◆ What is needed ◆
Print the data exactly, leaving nothing out.

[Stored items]
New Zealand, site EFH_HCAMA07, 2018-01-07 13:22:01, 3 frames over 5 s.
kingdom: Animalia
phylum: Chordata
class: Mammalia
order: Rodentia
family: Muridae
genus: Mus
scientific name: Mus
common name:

◆ Response below ◆
New Zealand, site EFH_HCAMA07, 2018-01-07 13:22:01, 3 frames over 5 s.
kingdom: Animalia
phylum: Chordata
class: Mammalia
order: Rodentia
family: Muridae
genus: Mus
scientific name: Mus
common name:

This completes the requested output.